The light shifts as I prepare. It is imperceptible at first, a slight warming of the grey, a hue passing from lead to pearl. Lyon offers this to early risers, that in-between palette, neither night nor day, a suspended space. The studio window faces north, which means the light will never be spectacular but will always be steady, always reliable. That is exactly what is needed for working with contrast. Northern light does not lie.

It happens that I linger in this silence of the before. The neighbourhood wakes outside, I hear the first sounds, a metal shutter being raised, an engine, footsteps. But inside the studio, silence has texture. It is a full silence, inhabited by every canvas in progress, every suspended gesture, every decision yet to come. I often think of that phrase attributed to Agnes Martin, about the best state for painting being an empty mind. I do not know if my mind is empty at six in the morning. It is more like washed, rinsed by sleep, cleared of noise.

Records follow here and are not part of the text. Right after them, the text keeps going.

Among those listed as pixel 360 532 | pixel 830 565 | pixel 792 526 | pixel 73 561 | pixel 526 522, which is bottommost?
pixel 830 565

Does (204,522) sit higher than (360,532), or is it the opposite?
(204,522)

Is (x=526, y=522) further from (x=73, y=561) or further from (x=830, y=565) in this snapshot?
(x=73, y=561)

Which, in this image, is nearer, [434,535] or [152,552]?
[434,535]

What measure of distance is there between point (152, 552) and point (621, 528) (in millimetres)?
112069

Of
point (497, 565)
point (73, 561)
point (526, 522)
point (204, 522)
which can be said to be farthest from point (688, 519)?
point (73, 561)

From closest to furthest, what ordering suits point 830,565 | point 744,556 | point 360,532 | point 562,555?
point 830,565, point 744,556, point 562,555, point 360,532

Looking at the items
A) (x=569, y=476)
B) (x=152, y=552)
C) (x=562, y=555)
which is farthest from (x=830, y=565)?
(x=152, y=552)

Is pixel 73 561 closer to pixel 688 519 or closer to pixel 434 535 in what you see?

When I finally dip the brush, when black touches the surface for the first time that day, something happens that cannot quite be explained. An accord, an alignment, a physical sense of necessity. The gesture is not thought, it is prepared by everything that came before: the ritual, the waiting, the silence, the coffee drunk slowly. The arm knows. The body knows. The mind, at last, falls silent.

It is for those first minutes that I rise so early. Not out of discipline, not out of virtue. Out of hunger. That moment when turpentine fills the air, when the black is fresh, when the light is grey and soft, when no one is watching, is the freest moment of my life. The painting is not yet judged by anyone, not even by me. It exists in a time before words, before categories, before the gaze of others.

Everything I paint later in the day will carry the imprint of that first hour. Like a fundamental note upon which everything else is built.